# ENTRIES SHOWN start
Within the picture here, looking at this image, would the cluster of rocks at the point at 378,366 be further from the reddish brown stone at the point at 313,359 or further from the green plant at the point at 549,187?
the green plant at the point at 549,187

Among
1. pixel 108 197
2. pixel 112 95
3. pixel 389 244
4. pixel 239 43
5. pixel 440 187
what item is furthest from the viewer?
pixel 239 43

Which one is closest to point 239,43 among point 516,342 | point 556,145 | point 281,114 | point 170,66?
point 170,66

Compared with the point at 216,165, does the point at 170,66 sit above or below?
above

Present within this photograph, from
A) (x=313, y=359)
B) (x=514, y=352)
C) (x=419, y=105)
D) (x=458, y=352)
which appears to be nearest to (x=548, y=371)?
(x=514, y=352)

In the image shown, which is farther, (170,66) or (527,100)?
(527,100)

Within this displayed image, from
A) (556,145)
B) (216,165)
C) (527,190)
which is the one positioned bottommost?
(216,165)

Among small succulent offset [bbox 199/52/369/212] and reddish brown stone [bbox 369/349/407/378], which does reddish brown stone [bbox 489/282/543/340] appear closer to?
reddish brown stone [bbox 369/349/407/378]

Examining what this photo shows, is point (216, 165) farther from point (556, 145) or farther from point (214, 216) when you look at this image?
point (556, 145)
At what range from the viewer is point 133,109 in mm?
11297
# ENTRIES SHOWN end
# ENTRIES SHOWN start
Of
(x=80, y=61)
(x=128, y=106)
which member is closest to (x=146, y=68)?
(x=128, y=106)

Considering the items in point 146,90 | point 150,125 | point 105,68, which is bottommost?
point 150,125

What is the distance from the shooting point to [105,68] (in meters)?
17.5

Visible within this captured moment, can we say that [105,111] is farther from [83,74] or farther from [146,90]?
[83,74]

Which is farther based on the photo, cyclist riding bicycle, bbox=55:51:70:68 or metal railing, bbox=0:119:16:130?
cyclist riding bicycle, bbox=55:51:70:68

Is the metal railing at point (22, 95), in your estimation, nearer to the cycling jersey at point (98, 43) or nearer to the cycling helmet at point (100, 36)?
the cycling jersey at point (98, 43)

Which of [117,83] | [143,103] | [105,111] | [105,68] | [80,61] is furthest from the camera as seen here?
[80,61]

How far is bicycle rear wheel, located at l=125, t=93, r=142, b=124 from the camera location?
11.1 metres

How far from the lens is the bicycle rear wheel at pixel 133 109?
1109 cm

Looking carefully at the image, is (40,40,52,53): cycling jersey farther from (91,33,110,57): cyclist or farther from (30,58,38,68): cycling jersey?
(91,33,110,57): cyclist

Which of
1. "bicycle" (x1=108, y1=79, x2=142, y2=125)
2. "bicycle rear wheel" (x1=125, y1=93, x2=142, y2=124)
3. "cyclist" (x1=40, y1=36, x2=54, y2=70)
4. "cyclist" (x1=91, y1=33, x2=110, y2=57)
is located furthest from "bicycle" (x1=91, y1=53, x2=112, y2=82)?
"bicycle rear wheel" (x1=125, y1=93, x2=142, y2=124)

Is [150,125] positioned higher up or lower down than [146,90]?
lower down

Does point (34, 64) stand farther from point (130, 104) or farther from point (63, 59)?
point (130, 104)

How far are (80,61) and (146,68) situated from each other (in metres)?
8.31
# ENTRIES SHOWN end
▶ [WRITTEN INSTRUCTION]: Pull out each line above that contains the string "lower". Only lines where the letter case matches count.

▶ [EXPECTED ANSWER]:
Is [150,125] positioned higher up or lower down than [146,90]?
lower down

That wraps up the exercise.